§ Directions:
How does the article on TLS basics define a certificate?

--- start of Document section ---

Back to Basics: TLS and PKI from the Ground Up

This is the third article in my “Back to Basics” series. The goal is simple: take something modern engineers interact with daily through abstractions, and explain what is actually happening underneath. In the first article, I hardened an SSH daemon and explained why the defaults are insecure. In the second, I showed that containers are ordinary Linux processes wrapped in namespaces and cgroups. This article applies the same approach to TLS: strip away the abstractions, read the raw structures, and understand what the tooling is doing on your behalf.

I have been working with certificates for more than a decade, starting long before Kubernetes existed, manually concatenating PEM files and debugging handshake failures with openssl s_client at 2am because an intermediate CA was missing from the chain. The tooling has improved enormously since then, but the fundamentals have not changed at all. That is what makes them worth learning once and keeping forever.

Open a terminal, follow the commands as you read, and by the end you will be able to read a certificate by hand, trace a complete chain of trust, watch a TLS handshake happen live, and navigate the Kubernetes PKI without treating it as magic.

The Foundation: Asymmetric Cryptography

TLS is built on asymmetric cryptography, which means every participant holds two mathematically linked keys: a private key and a public key. The relationship between them is the entire foundation of the system.

The private key must never leave the machine that generated it. It has two powers: it can decrypt data that was encrypted with the matching public key, and it can create a digital signature that anyone with the public key can verify. Keeping it secret is not optional; it is the single point of failure for the entire trust model.

The public key is designed to be shared with anyone. It can encrypt data that only the private key can decrypt, and it can verify signatures that only the private key could have produced. The math (RSA or elliptic curve) ensures these properties hold, and it also ensures that you cannot reverse-engineer the private key from the public key in any reasonable amount of time.

Generate a key pair and inspect it:

# Generate a 4096-bit RSA private key
openssl genrsa -out private.key 4096

# Extract the corresponding public key
openssl rsa -in private.key -pubout -out public.key

# Inspect the private key structure
openssl rsa -in private.key -text -noout | head -20

The output shows the modulus, the public exponent (always 65537 in practice), and the private exponent. You do not need to understand the math, but you should recognize that the private key file contains both keys. openssl rsa -pubout extracts just the public portion.

For new systems, prefer elliptic curve keys over RSA. They are shorter, faster, and offer equivalent security with smaller key sizes:

# Generate an EC private key using the P-256 curve
openssl ecparam -name prime256v1 -genkey -noout -out ec-private.key

# Extract the public key
openssl ec -in ec-private.key -pubout -out ec-public.key

What Is an X.509 Certificate?

A certificate is a public key bundled with an identity claim and a third-party signature vouching for that claim. That is all it is. The identity claim says “this public key belongs to api.example.com,” and the signature says “the issuer checked this and agrees.”

--- end of Document section ---
--- start of Material shown ---

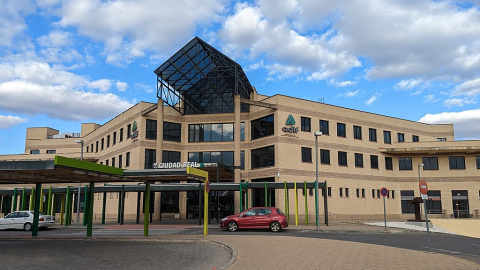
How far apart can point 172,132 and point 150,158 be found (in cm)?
371

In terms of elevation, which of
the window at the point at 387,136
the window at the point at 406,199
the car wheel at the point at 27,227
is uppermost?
the window at the point at 387,136

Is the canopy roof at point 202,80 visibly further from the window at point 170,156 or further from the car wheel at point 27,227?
the car wheel at point 27,227

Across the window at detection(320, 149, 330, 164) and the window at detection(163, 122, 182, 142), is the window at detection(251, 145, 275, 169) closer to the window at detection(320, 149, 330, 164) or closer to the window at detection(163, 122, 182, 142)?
the window at detection(320, 149, 330, 164)

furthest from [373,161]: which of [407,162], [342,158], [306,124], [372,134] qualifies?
[306,124]

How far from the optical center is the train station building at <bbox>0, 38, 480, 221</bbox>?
36.8m

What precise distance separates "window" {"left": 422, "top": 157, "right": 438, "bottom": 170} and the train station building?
0.33 feet

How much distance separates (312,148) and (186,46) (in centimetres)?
1557

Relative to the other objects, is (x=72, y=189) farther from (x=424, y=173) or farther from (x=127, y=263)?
(x=424, y=173)

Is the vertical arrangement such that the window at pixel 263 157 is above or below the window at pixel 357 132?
below

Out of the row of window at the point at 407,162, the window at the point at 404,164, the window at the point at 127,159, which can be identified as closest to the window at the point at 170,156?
the window at the point at 127,159

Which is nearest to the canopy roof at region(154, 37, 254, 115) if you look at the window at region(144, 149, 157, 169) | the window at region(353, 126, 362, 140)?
the window at region(144, 149, 157, 169)

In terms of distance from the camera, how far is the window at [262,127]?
37344mm

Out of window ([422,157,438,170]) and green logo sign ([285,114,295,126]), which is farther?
window ([422,157,438,170])

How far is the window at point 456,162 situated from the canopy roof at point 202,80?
23.3 meters
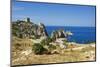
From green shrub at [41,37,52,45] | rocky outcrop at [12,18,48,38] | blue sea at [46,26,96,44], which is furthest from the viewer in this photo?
blue sea at [46,26,96,44]

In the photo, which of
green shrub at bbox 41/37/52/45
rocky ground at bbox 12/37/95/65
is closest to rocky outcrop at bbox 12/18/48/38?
green shrub at bbox 41/37/52/45

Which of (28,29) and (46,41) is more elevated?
(28,29)

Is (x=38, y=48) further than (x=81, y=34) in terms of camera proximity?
No

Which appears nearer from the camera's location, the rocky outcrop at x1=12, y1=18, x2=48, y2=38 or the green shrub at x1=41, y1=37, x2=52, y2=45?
the rocky outcrop at x1=12, y1=18, x2=48, y2=38

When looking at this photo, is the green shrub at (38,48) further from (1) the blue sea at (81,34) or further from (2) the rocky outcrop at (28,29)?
(1) the blue sea at (81,34)

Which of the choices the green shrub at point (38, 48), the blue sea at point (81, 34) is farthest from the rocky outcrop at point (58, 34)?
the green shrub at point (38, 48)

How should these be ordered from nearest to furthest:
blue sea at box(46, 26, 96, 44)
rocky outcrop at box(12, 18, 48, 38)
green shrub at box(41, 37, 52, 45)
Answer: rocky outcrop at box(12, 18, 48, 38) → green shrub at box(41, 37, 52, 45) → blue sea at box(46, 26, 96, 44)

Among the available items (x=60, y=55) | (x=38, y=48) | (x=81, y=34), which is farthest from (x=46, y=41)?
(x=81, y=34)

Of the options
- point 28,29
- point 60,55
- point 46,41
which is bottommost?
point 60,55

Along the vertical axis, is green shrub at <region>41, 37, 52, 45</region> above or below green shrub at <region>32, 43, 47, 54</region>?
above

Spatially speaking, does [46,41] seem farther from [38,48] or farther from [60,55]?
[60,55]

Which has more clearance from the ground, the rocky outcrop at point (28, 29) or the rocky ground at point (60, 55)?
the rocky outcrop at point (28, 29)

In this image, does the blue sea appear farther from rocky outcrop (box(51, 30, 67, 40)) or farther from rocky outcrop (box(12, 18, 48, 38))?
rocky outcrop (box(12, 18, 48, 38))

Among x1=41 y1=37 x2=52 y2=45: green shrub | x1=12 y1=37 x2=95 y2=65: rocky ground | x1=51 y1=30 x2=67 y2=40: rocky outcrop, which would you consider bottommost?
x1=12 y1=37 x2=95 y2=65: rocky ground
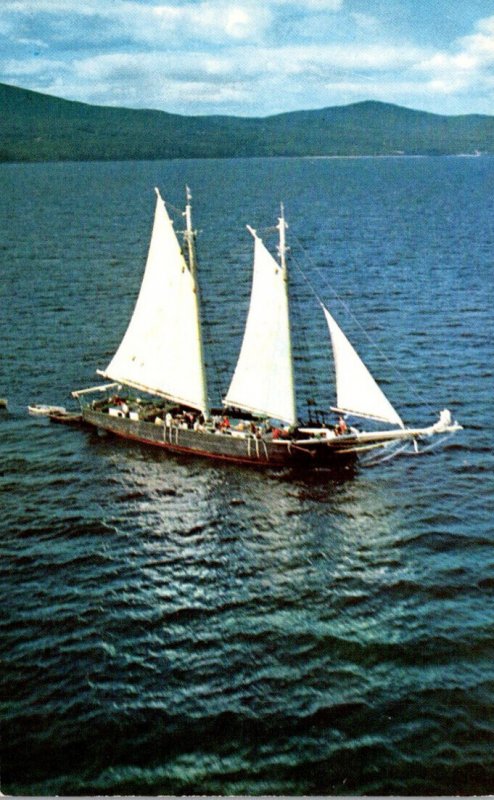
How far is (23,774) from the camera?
97.8ft

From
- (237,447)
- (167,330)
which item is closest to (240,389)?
(237,447)

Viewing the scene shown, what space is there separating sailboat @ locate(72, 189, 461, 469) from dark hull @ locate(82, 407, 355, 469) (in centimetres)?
8

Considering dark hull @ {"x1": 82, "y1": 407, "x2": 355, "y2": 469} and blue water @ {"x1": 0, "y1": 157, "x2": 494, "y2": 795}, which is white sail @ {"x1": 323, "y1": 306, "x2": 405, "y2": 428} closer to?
dark hull @ {"x1": 82, "y1": 407, "x2": 355, "y2": 469}

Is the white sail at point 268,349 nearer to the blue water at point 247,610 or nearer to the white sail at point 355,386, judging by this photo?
the white sail at point 355,386

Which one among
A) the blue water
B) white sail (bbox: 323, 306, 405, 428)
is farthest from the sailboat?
the blue water

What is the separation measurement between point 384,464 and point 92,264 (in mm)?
79183

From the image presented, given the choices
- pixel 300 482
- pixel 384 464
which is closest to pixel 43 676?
pixel 300 482

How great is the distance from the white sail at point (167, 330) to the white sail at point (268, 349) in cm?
408

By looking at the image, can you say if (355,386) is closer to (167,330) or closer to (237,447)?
(237,447)

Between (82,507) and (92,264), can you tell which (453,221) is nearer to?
(92,264)

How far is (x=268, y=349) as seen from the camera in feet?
192

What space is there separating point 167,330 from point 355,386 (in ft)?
53.6

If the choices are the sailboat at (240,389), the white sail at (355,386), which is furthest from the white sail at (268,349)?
the white sail at (355,386)

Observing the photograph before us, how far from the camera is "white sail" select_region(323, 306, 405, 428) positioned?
5447cm
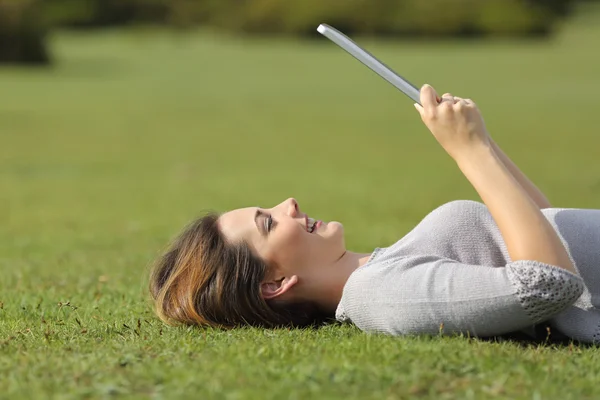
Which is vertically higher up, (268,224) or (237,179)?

--- end of Material shown ---

§ Result below:
A certificate is a public key bundled with an identity claim and a third-party signature vouching for that claim.